SOURCE EXCERPT —
========

To encourage further "risk taking" without penalties, failing grades, mercifully, never appear on a student's transcript. Although there is general agreement that this is the area where the most abuse of the unstructured curriculum occurs, students say they value the liberty to dabble in departments other than their own.
Junior Christopher C. Gregory, an engineering major, says the system has convinced him to take humanities courses because he knows a 'no credit' grade in one of them would never reach the eyes of prospective employers. "I think you can explore more. I was able to take a philosophy course without sweating about it," he says.
The Curriculum Review Committee, which makes recommendations to the administration on problems within the program, spent much of this past year discussing this concern with distribution. Faculty member Joan Scott, professor of women's studies, says that around 90 percent of Brown students already take at least one class outside their majors and that the other 10 percent are mainly science concentrators.
"The overwhelming sense is that the system works quite well as it is and there is no point in changing what seems to be working," Scott explains.
Yet despite the fact that a majority of the students select courses eclectically, the committee still worries about the insular minority. Scott adds that there is a possibility of instituting an optional core curriculum to combat the problem.
Although this option is still under discussion, the administration will probably broaden departmental guidelines in the near future. Dean of the College Harriet Sheridan, who is chairman of the Educational Policy Committee, will most likely recommend strongly that more concentrations next year adopt related outside requirements such as a foreign language component or a computer literacy requirement.
The administration prides itself on the number of counselors and academic advisers available to freshmen. Besides undergraduate "peer counselors," who form the bulk of the freshman advisory system, there are faculty advisers and in some cases minority peer counselors.
Many freshmen say that they are more comfortable with upperclassman advisers than graduate students. And Bruce Donovan, dean of freshmen and sophomores, says that the system of undergraduate counselors is extremely popular with students--both advisers and advisees. The increase in applicants for counseling positions, from 150 to 300 this year, testifies to its tremendous success, Donovan adds.
"We don't have that fear of youth that other places seem to have," the dean says.
This respect for students' abilities and opinions extends even into administrative affairs, as the vast numbers of student representatives on the university's many committees demonstrates. "Just because someone is on the faculty doesn't mean they'll be any good on a committee," Donovan quips.
Faculty and students serve jointly on the 12 college committees, which make recommendations to the administration on issues concerning administrative policies, student affairs and academics.
Students have become so used to their comfortable relations with university officials that they sometimes go out of their way to accommodate their wishes. When alumnus John D. Rockefeller Jr. visited the campus and overheard students calling the social sciences and humanities library named after him "the Rock," he expressed his displeasure to the administration.
In response, flyers were circulated discouraging the disrespectful appellation and urging students to find another familiarization. The ever-obedient Brunos responded by dubbing it "the John." Because the second appellation was no more amenable to the graduate, students had their way and have returned to calling it "the Rock."
Aside from "The Rock" there are five other libraries, including a 14 floor science library. A five year $160 million fundraising drive has also bank-rolled a new construction spree which includes a new sports complex and performing arts center. Brown has also launched a separate major computer expansion project, at an estimated cost of $50-70 million, as part of an effort to educate its students in new technologies.

========

PROBLEMS TO WORK ON —
A. List every person the Brown University excerpt mentions by full name.
B. Copy out the passage of the Brown University excerpt from "The administration prides" up to and including "success, Donovan adds.".
C. Decide whether each statement agrees with the Brown University excerpt, answering yes or no and quoting the words that settle it: (i) Failing grades are recorded on a student's transcript. (ii) Applications for counseling positions rose from 150 to 300 this year. (iii) The fundraising drive that paid for the new construction runs for ten years.

========

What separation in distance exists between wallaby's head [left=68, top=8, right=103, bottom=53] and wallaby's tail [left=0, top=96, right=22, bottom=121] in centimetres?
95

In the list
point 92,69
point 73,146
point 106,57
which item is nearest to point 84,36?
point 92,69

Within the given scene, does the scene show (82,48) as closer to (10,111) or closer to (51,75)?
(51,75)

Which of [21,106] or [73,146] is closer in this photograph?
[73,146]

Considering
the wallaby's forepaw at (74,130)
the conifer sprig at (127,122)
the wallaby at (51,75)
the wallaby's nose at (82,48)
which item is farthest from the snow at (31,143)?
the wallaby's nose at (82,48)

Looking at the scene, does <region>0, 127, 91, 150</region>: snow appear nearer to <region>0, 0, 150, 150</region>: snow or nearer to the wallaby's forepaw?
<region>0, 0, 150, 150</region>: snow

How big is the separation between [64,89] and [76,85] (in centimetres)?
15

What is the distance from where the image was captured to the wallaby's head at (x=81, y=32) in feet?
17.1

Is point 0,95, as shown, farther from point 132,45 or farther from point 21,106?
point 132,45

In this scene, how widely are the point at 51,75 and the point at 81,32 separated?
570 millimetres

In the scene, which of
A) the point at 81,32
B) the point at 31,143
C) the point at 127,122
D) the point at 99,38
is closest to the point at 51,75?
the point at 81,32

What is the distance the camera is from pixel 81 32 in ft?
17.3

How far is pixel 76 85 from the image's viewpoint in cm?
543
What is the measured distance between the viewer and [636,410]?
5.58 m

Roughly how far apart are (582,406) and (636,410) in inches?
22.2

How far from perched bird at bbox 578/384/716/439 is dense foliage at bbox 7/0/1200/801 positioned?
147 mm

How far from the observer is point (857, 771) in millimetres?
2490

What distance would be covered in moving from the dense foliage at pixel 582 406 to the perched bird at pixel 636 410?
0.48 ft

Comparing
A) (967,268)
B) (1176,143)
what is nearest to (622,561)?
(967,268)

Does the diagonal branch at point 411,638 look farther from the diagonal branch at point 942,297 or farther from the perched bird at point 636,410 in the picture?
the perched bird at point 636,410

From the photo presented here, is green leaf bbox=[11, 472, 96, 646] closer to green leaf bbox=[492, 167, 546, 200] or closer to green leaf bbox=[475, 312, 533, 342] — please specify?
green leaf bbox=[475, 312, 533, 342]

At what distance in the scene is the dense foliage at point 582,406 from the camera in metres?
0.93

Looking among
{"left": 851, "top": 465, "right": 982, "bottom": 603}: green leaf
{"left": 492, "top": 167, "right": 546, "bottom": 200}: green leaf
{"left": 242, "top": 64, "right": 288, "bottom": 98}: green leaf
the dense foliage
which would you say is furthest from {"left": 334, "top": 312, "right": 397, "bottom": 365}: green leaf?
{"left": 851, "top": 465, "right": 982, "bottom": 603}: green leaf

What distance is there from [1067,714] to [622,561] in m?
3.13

========

ANSWER LIST —
A.
Christopher C. Gregory
Joan Scott
Harriet Sheridan
Bruce Donovan
John D. Rockefeller Jr.

B.
The administration prides itself on the number of counselors and academic advisers available to freshmen. Besides undergraduate "peer counselors," who form the bulk of the freshman advisory system, there are faculty advisers and in some cases minority peer counselors.
Many freshmen say that they are more comfortable with upperclassman advisers than graduate students. And Bruce Donovan, dean of freshmen and sophomores, says that the system of undergraduate counselors is extremely popular with students--both advisers and advisees. The increase in applicants for counseling positions, from 150 to 300 this year, testifies to its tremendous success, Donovan adds.

C.
(i) No: "failing grades, mercifully, never appear on a student's transcript"
(ii) Yes: "The increase in applicants for counseling positions, from 150 to 300 this year"
(iii) No: "A five year $160 million fundraising drive"